27 ans de prison et cinq évasions...

Vendredi dernier, une conférence sur « la prison et la citoyenneté » était organisée par le groupe de concertation de la prison de Saintes à l'Atlantic Ciné. Elle succédait à la projection du film de Fabienne Godet, « ne me libérez pas, je m'en charge » où Michel Vaujour, ex-braqueur repenti et roi de l'escapade, explique son chemin en dehors des clous. Vingt-sept ans de prison et cinq évasions l'ont conduit à s'interroger sur lui-même et à trouver la paix intérieure grâce à sa compagne Jamila.

« Je suis né pour te connaître, pour te nommer, liberté » : cette poésie de Paul Eluard pourrait s'adresser à Michel Vaujour. L'ex braqueur a inspiré le film de Fabienne Godet « ne me libérez pas, je m'en charge ». Son passé troublé et troublant ne pouvait qu'intéresser la scénariste dont on connaît le talent et l'esprit de curiosité.

Un portrait révélateur

Michel Vaujour pourrait être un héros de jeu vidéo à une nuance près : il ne possède pas plusieurs vies en réserve. Il se met en scène, provoque, pille des agences bancaires, intimide des innocents - sans vouloir leur faire de mal, dit-il - et se fait arrêter. L'enjeu est alors de sortir de prison, « ces quatre murs gris, sans perspective, ni horizon » pour mieux y retourner.
Sa personnalité se révèle étrange et complexe. Comment un homme si épris de la liberté dépasse-t-il constamment la ligne jaune, favorisant ainsi son enfermement ?

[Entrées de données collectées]
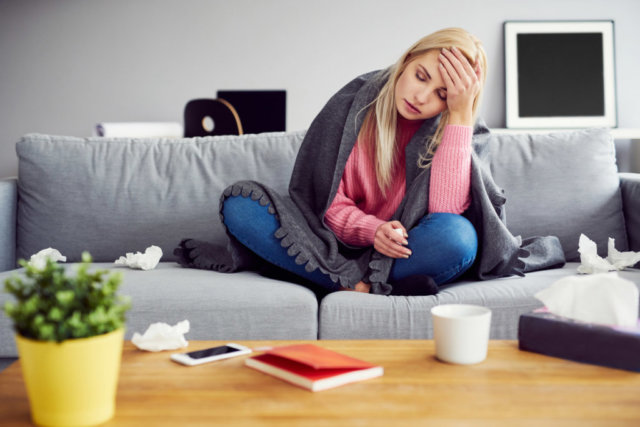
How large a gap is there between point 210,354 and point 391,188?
3.53 feet

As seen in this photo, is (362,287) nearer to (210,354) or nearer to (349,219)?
(349,219)

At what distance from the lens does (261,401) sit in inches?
28.8

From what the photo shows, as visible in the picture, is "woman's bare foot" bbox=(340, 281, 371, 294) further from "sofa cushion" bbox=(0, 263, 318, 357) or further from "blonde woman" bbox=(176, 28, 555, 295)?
"sofa cushion" bbox=(0, 263, 318, 357)

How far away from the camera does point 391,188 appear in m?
1.88

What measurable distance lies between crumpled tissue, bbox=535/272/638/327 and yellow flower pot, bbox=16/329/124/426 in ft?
2.02

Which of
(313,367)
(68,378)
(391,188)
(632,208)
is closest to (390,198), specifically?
(391,188)

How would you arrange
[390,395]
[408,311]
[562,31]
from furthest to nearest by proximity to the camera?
[562,31]
[408,311]
[390,395]

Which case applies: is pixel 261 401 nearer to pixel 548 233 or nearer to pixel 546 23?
pixel 548 233

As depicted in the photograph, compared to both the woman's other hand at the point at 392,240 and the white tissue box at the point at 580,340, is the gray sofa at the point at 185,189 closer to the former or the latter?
the woman's other hand at the point at 392,240

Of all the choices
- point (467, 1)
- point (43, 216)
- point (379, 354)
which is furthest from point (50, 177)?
point (467, 1)

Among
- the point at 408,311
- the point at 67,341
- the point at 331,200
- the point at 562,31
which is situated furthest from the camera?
the point at 562,31

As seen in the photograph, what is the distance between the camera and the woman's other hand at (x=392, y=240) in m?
1.61

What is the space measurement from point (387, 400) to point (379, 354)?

◆ VOTRE CONSIGNE ◆
Poursuivez l'article sur l'ancien braqueur Michel Vaujour en reprenant juste après sa dernière phrase.

◆ RÉPONSE PROPOSÉE ◆
Dans sa tête, il ne peut pas mourir. Sous des allures mesurées, il est le caïd, celui ne supporte pas le manquement à la parole donnée. Pour preuve, « à un moment donné, je me suis retrouvé dans un bar et si l'homme que j'avais aidé et s'était défilé avait été là, les choses auraient mal tourné pour lui » avoue-t-il.
Fabienne Godet est une magicienne. Elle l'a apprivoisé et il se livre à la caméra avec une étonnante facilité. Les gros plans sur son visage font penser à une confession. Elle, la grande prêtresse, veut entendre sa version des faits. Bienvenue au parloir public...

Plus de deux ans de prison pour le vol d'une voiture

La question est de savoir comment Michel Vaujour en est arrivé là. Né en janvier 1951 à Saint Quentin le Petit, dans les Ardennes, sa jeunesse est ordinaire. Son destin bascule quand il vole une voiture qu'il conduit sans permis. La justice le condamne à trente mois de prison, une sanction sévère. Si le fils d'un acteur célèbre (dont on taira le nom) avait écopé de la même peine pour le vol d'une BMW, son parcours aurait sans doute été modifié. Lui n'a eu qu'un mois !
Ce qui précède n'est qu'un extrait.